# Question #28c50

Oct 22, 2017

To designate a specific orbital within a subshell, you need $n , l ,$ and ${m}_{l}$.

#### Explanation:

The principle quantum number, $n$, describes the energy and distance from the nucleus, and represents the shell.

• For example, the $3 d$ subshell is in the $n = 3$ shell, the $2 s$ subshell is in the $n = 2$ shell, etc.

The angular momentum quantum number, $l$, describes the shape of the subshell and its orbitals, where $l = 0 , 1 , 2 , 3. . .$ corresponds to $s , p , d ,$ and $f$ subshells (containing $s , p , d , f$ orbitals), respectively. Each shell has up to $n - 1$ types of subshells/orbitals.

• For example, the $n = 3$ shell has subshells of $l = 0 , 1 , 2$, which means the $n = 3$ shell contains $s$, $p$, and $d$ subshells (each containing their respective orbitals). The $n = 2$ shell has $l = 0 , 1$, so it contains only $s$ and $p$ subshells.

The magnetic quantum number, ${m}_{l}$, describes the orientation of the orbitals (within the subshells) in space. The possible values for ${m}_{l}$ of any type of orbital ($s , p , d , f \ldots$) is given by any integer value from $- l$ to $l$.

• So, for a $2 p$ orbital with $n = 2$ and $l = 1$, we can have ${m}_{1} = - 1 , 0 , 1$. This tells us that the $p$ orbital has $3$ possible orientations in space.

• If you've learned anything about group theory and symmetry in chemistry, for example, you might remember having to deal with various orientations of orbitals. For the $p$ orbitals, those are ${p}_{x}$, ${p}_{y}$, and ${p}_{z}$. So, we would say that the $2 p$ subshell contains three $2 p$ orbitals (shown below).

Therefore, to describe any specific orbital within a subshell, where we care about the specific orientation of the orbital, we would need three quantum numbers, as described above.

If we had all four quantum numbers, we could then begin to describe the electrons "within" the orbitals.

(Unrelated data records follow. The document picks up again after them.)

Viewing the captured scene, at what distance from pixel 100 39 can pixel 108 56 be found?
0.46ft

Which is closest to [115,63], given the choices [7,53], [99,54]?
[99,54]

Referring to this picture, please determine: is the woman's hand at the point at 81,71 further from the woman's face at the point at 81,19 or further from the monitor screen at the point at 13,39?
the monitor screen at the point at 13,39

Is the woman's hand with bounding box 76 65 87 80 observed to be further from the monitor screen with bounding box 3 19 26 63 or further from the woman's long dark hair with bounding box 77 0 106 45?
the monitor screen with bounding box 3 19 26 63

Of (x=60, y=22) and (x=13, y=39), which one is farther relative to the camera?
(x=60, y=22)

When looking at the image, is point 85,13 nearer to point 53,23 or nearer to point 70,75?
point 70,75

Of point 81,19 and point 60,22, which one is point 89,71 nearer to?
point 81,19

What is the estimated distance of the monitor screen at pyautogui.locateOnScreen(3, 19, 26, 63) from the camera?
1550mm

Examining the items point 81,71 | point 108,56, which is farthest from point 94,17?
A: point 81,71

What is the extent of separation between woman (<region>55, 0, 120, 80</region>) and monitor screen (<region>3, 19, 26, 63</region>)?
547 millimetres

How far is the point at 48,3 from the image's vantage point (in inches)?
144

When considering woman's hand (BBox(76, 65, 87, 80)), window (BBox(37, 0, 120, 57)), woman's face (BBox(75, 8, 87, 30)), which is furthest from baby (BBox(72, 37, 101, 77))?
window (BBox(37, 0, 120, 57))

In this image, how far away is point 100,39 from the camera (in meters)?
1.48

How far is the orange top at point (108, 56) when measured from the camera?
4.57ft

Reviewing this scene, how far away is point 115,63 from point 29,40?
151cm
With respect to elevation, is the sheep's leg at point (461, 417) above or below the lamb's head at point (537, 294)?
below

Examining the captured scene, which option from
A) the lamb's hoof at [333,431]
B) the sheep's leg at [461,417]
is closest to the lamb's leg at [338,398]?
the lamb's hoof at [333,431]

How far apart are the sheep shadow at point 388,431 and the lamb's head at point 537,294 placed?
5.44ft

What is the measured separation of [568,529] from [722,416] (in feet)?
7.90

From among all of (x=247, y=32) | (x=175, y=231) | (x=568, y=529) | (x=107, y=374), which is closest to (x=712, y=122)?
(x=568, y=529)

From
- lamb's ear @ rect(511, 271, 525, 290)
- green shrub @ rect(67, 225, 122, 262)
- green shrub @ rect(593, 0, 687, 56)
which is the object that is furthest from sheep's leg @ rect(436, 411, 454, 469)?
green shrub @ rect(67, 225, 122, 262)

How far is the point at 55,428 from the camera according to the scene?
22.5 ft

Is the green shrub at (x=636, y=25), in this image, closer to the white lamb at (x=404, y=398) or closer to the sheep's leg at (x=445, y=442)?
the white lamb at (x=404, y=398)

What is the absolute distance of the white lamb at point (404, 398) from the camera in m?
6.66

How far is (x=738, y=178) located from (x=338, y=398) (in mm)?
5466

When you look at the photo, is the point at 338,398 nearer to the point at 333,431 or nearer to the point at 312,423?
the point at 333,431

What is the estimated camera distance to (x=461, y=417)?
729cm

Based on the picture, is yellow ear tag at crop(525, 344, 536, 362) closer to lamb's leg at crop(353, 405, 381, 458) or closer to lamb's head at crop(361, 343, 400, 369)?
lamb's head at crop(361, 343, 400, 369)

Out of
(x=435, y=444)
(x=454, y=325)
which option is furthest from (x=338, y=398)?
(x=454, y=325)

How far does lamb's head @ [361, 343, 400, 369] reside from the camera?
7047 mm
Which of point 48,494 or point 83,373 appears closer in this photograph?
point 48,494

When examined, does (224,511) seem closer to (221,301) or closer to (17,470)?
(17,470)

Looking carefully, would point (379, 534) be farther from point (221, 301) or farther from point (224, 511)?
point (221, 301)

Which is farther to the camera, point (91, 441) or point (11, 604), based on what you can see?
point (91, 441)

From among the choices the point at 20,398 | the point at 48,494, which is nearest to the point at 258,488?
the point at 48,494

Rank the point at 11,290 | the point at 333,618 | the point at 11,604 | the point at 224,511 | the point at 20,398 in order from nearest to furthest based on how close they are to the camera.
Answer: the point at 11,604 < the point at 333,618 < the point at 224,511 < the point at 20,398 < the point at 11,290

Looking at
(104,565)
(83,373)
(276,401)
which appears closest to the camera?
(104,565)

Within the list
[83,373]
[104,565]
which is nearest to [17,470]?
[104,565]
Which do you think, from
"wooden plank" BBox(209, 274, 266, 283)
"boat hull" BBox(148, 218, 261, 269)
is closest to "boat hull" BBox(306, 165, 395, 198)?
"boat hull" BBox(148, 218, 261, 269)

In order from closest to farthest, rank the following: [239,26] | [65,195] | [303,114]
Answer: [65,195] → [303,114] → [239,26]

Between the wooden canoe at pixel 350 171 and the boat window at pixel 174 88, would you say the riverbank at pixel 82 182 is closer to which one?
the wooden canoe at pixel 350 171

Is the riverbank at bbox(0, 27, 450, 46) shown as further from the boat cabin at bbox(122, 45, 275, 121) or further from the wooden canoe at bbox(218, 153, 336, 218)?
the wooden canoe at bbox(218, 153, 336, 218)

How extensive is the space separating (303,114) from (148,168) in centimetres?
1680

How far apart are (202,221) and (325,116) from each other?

The fourth quantum number is the electron spin quantum number, ${m}_{s}$, and has only two possible values, $+ \frac{1}{2} \mathmr{and} - \frac{1}{2}$. As the name implies, these values describe the spin of each electron in the orbital (this is is because electrons are a type of fermion, which have half integer spins).

• Remember that there are only two electrons to every orbital, and that they should have opposite spins (again, this is because electrons are fermions $\to$ think Pauli exclusion principle). This tells us that there are two electrons per orbital, or per ${m}_{l}$ value: one with an ${m}_{s}$ value of $+ \frac{1}{2}$ and one with an ${m}_{s}$ value of $- \frac{1}{2}$.

In summary, $n$ describes the shell, both $n$ and $l$ describe a subshell, $n$, $l$, and ${m}_{l}$ describe an orbital, and all four quantum numbers ($n$, $l$, ${m}_{l}$, ${m}_{s}$) describe an electron.